Nel caso in cui non si fosse ancora in possesso della macchina (e non si avesse quindi targa e libretto di circolazione) ma si volesse comunque conoscere, indicativamente, il costo del bollo, invece che alla tecnologia bisogna affidarsi alla matematica. È possibile, infatti, risalire alla potenza unitaria in kW partendo dai cavalli (C) e dividendoli per 1,35962. Una volta trovati i kW della macchina basterà moltiplicarli per il costo medio per Kilowatt stabilito per legge (che, ricordiamo, varia in base alla potenza):

se macchina euro 0
con potenza < di 100kW = 3,00€
con potenza > di 100kW = 4,50€

se macchina euro 1
con potenza < di 100kW = 2,50€
con potenza > di 100kW = 4,35€

se macchina euro 2
con potenza < di 100kW = 2,80€
con potenza > di 100kW = 4,20€

se macchina euro 3
con potenza < di 100kW = 2,70€
con potenza > di 100kW = 4,05€

se macchina euro 4
con potenza < di 100kW = 2,58€
con potenza > di 100kW = 3,87€

se macchina euro 5
con potenza < di 100kW = 2,58€
con potenza > di 100kW = 3,87€

se macchina euro 6
con potenza < di 100kW = 2,58€
con potenza > di 100kW = 3,87€

Bollo auto: come pagarlo

Per fortuna siamo nel 2022 e le opzioni per pagare il bollo auto sono molte. Lo si può fare, infatti, sia online che di persona. Che si predilige la prima via abbiamo diversi siti a disposizione tra cui scegliere: i già citati siti dell’Agenzia delle Entrate e dell’ACI, ma anche attraverso il sito di Poste Italiane oppure con il proprio Home Banking, la App IO, o ancora tramite Satispay. Se invece si predilige il pagamento di persona, anche qui è possibile recarsi in diversi uffici: Gli uffici postali di Poste Italiane, le agenzie di pratiche auto, gli sportelli ATM abilitati e tutti i punti vendita Sisal e Lottomatica. 
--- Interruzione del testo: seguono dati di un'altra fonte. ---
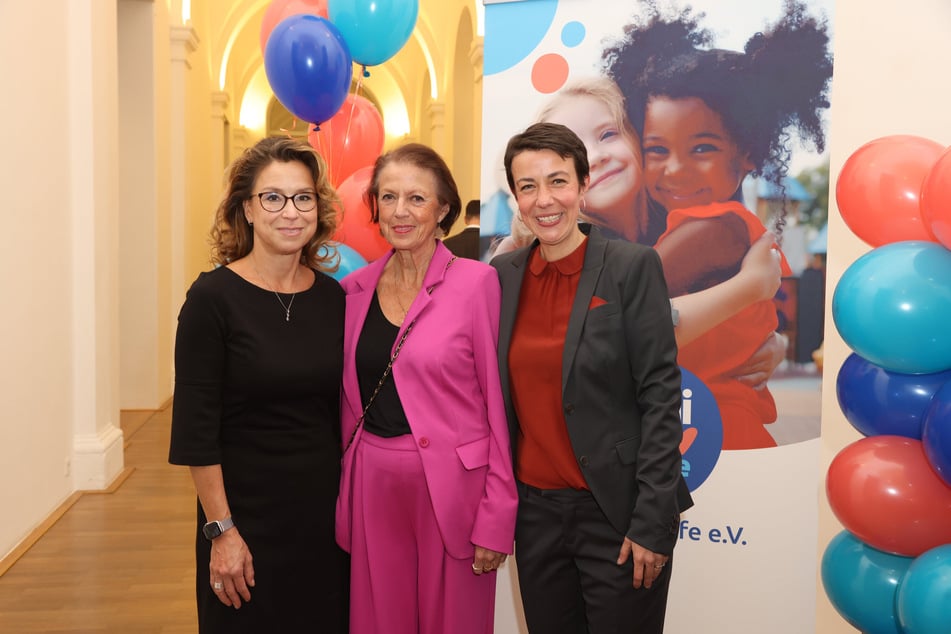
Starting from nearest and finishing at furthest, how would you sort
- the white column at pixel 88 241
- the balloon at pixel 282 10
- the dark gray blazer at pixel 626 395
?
the dark gray blazer at pixel 626 395 < the balloon at pixel 282 10 < the white column at pixel 88 241

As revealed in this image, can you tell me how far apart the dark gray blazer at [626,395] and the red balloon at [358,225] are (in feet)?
6.49

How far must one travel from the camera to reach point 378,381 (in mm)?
2062

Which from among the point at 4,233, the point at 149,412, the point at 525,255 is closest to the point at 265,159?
the point at 525,255

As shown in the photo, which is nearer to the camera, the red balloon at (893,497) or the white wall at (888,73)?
the red balloon at (893,497)

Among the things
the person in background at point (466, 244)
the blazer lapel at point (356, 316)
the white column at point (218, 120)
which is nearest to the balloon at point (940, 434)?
the blazer lapel at point (356, 316)

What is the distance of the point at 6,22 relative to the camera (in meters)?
4.17

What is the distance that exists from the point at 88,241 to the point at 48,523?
1765 millimetres

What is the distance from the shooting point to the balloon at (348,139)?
13.6 ft

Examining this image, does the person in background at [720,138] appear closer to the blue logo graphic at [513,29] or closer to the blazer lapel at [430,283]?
the blue logo graphic at [513,29]

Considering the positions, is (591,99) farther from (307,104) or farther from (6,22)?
(6,22)

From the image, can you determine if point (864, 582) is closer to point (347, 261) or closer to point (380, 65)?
point (347, 261)

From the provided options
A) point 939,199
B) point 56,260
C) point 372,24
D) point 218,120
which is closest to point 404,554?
point 939,199

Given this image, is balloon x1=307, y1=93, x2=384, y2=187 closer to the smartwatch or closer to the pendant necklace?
the pendant necklace

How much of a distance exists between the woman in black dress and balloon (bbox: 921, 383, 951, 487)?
1.51 m
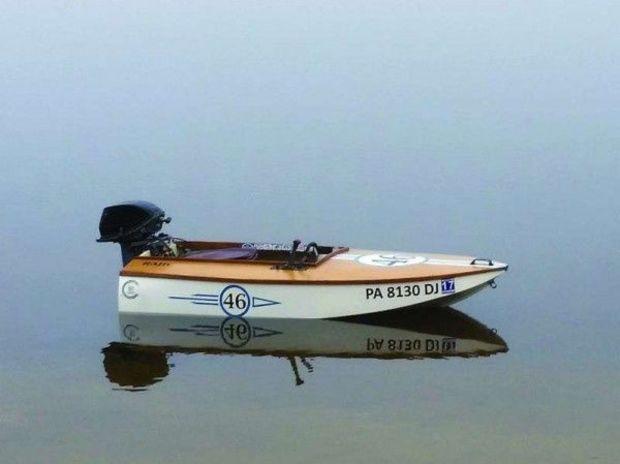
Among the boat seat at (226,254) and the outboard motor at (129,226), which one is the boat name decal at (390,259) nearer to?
the boat seat at (226,254)

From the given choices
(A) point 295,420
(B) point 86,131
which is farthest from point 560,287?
(B) point 86,131

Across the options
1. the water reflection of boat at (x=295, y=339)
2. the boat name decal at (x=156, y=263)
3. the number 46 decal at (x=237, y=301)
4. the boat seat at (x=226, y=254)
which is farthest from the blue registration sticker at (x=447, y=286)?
the boat name decal at (x=156, y=263)

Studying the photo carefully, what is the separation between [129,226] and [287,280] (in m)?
3.82

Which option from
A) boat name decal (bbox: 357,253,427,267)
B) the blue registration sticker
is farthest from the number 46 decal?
the blue registration sticker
Insomma, se, da un lato, conoscere il costo effettivo della tassa resta un’impresa titanica, dall’altro per fortuna ci sono molte soluzioni diverse per quanto riguarda il pagamento. Attenzione però, perché questa miriade di opzioni vale solo per chi deve pagare il bollo normale, per il Superbollo, invece, (ovvero per chi possiede una macchina con una potenza superiore alle 185 kW unitarie) c’è solo un’unica modalità di pagamento possibile: il modello F24. 

Abbiamo visto tutto ciò che riguarda il bollo auto: non solo come funziona, ma anche quanto costa e come pagarlo. Ricordiamo, ad ogni modo, che quanto esposto vuole solo essere un semplice aiuto a comprendere meglio una delle tasse meno amate del Paese; se ci fossero altri dubbi o chiarimenti di sorta rivolgiti alla delegazione ACI della provincia o regione di residenza.